Can you retype only the lines from the one with "At what distance from the camera" through the final line of the material, exactly as given?

▶ [Data rows]:
— begin —

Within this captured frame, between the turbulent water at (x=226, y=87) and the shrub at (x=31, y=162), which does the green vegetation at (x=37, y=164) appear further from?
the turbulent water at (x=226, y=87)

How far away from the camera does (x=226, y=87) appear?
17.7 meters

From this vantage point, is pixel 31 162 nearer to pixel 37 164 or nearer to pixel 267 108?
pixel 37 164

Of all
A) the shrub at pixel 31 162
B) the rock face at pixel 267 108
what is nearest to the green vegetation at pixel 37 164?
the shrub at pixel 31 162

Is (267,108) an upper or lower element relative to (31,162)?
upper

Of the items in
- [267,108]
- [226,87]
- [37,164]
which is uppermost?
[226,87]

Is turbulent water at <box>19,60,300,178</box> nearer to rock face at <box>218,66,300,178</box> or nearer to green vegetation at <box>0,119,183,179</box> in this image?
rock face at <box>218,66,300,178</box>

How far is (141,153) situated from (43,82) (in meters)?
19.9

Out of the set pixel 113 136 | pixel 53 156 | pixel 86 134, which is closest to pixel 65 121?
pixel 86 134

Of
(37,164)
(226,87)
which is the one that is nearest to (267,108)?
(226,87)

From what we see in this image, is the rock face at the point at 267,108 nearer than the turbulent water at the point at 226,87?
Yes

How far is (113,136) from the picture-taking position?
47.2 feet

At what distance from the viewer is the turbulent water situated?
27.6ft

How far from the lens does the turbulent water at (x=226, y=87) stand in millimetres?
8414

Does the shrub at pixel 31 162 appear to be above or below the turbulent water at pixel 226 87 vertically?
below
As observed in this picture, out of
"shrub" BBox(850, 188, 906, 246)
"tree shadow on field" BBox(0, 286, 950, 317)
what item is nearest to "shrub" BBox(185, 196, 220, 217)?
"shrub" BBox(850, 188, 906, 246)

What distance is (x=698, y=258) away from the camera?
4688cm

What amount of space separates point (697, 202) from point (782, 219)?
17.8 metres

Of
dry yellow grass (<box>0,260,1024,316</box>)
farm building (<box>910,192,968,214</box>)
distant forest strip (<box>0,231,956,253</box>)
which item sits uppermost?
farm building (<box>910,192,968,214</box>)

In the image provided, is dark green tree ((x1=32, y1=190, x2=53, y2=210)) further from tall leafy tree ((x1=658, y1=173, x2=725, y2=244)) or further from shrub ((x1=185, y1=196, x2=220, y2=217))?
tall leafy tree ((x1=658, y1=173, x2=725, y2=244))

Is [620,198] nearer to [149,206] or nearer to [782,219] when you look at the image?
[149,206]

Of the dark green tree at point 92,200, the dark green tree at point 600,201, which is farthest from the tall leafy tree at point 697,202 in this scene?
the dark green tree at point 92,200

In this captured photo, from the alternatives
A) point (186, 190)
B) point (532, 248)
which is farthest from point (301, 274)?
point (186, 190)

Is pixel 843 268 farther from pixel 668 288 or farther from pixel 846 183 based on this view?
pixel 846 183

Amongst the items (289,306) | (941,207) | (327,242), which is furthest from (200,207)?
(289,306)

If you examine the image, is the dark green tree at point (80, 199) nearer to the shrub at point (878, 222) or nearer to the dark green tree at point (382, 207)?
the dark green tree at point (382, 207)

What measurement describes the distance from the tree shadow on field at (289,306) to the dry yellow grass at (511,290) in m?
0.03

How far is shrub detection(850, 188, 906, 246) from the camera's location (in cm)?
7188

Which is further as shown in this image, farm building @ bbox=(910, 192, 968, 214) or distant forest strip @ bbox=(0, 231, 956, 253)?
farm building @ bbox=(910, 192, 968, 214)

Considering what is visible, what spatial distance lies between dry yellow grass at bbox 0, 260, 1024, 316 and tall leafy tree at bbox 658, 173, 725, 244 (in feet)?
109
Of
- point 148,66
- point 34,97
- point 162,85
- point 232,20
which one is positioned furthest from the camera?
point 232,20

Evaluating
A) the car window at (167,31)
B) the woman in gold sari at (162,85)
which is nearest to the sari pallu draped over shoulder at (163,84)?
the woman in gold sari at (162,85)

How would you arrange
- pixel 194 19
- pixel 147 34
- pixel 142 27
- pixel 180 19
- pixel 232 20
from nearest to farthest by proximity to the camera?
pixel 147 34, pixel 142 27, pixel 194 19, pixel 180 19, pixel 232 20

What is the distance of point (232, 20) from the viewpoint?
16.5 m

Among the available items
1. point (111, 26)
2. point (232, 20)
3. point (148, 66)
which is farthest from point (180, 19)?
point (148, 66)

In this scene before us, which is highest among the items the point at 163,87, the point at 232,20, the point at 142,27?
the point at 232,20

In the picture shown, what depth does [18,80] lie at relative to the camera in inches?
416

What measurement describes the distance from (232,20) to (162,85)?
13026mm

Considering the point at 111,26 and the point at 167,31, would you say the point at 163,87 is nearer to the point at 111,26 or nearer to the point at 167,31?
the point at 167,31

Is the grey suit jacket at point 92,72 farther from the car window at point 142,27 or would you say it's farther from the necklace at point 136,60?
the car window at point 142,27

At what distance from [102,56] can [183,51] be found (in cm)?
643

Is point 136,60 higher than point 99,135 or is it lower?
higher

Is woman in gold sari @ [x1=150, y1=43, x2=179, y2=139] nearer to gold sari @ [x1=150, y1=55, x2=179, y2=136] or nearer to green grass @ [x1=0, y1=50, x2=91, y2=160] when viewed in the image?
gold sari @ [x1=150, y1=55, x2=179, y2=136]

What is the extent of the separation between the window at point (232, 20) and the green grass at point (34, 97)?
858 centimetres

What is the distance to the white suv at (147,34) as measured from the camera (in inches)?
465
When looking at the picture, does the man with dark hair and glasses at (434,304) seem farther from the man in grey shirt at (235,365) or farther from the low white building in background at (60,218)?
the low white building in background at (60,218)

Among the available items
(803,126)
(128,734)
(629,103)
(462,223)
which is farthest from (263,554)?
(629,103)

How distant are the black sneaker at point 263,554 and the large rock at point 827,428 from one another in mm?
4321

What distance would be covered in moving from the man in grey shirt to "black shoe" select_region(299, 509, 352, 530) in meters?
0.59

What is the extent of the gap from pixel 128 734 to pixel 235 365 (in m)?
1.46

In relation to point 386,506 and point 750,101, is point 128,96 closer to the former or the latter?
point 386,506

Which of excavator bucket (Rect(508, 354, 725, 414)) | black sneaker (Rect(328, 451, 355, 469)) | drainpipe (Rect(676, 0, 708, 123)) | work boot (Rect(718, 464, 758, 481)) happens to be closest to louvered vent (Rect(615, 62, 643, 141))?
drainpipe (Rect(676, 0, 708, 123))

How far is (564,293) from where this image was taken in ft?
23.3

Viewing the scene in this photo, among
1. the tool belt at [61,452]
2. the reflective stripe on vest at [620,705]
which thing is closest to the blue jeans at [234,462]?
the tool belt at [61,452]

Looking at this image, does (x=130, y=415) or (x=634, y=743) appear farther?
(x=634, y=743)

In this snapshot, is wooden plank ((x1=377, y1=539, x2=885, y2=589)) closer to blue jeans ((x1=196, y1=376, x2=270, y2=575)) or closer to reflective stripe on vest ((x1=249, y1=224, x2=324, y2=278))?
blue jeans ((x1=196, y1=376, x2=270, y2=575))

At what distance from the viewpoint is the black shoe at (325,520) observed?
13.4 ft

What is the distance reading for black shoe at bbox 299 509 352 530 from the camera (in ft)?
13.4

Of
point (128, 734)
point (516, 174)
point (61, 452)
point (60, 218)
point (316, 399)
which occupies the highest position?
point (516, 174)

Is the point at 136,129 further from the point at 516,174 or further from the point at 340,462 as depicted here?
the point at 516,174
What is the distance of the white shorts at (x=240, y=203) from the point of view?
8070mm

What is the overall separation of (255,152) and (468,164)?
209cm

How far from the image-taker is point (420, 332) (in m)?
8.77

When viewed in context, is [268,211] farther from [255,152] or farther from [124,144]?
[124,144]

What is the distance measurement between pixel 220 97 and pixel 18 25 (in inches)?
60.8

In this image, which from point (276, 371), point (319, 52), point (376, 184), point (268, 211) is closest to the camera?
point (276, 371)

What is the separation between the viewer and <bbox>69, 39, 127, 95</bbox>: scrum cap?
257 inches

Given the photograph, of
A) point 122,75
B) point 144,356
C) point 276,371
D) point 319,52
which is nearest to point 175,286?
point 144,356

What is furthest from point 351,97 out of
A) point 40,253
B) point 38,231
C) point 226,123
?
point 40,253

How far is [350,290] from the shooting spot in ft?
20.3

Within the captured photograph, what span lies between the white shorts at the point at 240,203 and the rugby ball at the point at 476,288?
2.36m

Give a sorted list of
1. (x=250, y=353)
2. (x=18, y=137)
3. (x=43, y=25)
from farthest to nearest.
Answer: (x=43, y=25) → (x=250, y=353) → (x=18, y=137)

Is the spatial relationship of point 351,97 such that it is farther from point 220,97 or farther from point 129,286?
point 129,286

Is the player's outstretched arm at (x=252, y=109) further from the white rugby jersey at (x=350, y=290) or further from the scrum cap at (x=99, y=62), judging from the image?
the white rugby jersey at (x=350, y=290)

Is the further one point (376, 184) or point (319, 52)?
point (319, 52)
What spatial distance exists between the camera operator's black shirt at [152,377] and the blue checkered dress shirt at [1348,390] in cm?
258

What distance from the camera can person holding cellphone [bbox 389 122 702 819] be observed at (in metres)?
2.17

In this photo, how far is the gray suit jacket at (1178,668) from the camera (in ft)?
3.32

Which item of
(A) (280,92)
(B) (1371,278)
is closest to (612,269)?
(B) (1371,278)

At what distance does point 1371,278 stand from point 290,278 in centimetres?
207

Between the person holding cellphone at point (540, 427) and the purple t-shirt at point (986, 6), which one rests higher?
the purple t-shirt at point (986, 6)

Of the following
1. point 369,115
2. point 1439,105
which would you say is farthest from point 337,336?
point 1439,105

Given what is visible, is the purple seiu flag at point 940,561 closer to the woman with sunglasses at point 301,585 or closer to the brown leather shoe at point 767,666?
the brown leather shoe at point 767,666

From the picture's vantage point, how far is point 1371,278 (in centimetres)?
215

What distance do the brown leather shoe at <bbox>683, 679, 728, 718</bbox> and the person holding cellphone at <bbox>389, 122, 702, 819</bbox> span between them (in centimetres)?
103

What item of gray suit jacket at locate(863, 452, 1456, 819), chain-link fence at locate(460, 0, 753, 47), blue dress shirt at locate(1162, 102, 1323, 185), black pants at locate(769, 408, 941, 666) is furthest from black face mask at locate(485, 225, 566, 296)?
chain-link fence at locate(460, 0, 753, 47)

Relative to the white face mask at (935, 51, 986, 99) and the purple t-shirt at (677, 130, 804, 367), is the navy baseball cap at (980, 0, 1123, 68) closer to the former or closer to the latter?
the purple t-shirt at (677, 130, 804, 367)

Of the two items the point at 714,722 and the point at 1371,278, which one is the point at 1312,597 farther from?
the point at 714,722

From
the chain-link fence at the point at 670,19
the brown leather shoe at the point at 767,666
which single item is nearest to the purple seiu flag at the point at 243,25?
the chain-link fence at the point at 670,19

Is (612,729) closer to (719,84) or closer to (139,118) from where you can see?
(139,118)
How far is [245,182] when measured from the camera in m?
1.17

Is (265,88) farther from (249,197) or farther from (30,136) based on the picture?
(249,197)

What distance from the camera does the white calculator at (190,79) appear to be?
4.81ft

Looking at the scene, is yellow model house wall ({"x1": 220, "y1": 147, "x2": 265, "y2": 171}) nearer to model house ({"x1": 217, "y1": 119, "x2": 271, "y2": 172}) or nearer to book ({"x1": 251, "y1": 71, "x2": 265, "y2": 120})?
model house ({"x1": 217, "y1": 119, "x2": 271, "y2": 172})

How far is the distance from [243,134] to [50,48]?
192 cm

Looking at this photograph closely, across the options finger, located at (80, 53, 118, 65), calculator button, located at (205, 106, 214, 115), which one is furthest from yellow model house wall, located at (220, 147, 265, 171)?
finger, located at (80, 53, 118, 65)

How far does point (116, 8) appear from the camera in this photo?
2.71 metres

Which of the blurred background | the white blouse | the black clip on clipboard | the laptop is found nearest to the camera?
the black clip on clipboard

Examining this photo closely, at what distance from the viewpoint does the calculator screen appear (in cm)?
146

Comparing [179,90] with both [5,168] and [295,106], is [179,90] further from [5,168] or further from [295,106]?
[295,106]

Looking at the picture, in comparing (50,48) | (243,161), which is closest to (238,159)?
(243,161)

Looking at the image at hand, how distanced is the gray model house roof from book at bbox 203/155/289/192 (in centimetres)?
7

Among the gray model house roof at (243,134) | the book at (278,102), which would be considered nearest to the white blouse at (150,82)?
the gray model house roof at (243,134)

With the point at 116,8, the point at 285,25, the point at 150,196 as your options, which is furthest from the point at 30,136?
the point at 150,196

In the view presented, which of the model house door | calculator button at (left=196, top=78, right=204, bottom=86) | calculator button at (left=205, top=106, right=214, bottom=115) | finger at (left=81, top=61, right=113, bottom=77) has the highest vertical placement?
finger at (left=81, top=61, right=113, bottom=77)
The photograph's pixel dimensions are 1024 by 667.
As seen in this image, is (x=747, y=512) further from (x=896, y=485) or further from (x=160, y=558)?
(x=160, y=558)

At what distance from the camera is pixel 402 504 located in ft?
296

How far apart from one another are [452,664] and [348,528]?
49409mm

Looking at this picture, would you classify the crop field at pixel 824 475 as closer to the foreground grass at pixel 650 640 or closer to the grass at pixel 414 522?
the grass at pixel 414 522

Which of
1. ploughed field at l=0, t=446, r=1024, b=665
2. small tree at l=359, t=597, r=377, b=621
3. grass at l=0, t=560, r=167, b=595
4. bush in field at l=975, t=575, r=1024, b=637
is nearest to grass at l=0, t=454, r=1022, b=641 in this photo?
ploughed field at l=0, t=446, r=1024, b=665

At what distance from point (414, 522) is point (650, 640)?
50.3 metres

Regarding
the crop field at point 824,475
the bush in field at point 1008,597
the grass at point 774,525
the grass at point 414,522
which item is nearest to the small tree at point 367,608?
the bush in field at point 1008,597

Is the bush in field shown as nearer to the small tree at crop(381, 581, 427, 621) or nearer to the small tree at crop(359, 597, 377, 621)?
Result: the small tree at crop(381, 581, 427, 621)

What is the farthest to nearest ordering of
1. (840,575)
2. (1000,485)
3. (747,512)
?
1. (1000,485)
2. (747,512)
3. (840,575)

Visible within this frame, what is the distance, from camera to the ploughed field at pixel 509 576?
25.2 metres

— end —

▶ [Task solution]:
At what distance from the camera is pixel 402 504 located in ft?
296

How far apart from one another are [452,664] and [348,528]?
49409mm

Looking at this picture, would you classify the crop field at pixel 824 475 as closer to the foreground grass at pixel 650 640 or closer to the grass at pixel 414 522?
the grass at pixel 414 522

Which of
1. ploughed field at l=0, t=446, r=1024, b=665
2. small tree at l=359, t=597, r=377, b=621
3. grass at l=0, t=560, r=167, b=595
4. bush in field at l=975, t=575, r=1024, b=637
is nearest to grass at l=0, t=454, r=1022, b=641 in this photo?
ploughed field at l=0, t=446, r=1024, b=665

At what distance from point (414, 522) is point (650, 640)?
50.3 metres

Regarding
the crop field at point 824,475
the bush in field at point 1008,597
the grass at point 774,525
the grass at point 414,522
which item is nearest to the small tree at point 367,608?
the bush in field at point 1008,597

Is the bush in field shown as nearer to the small tree at crop(381, 581, 427, 621) or nearer to the small tree at crop(359, 597, 377, 621)?
Result: the small tree at crop(381, 581, 427, 621)

What is the farthest to nearest ordering of
1. (840,575)
2. (1000,485)
3. (747,512)
?
1. (1000,485)
2. (747,512)
3. (840,575)

Visible within this frame, what is the distance, from camera to the ploughed field at pixel 509 576?
25.2 metres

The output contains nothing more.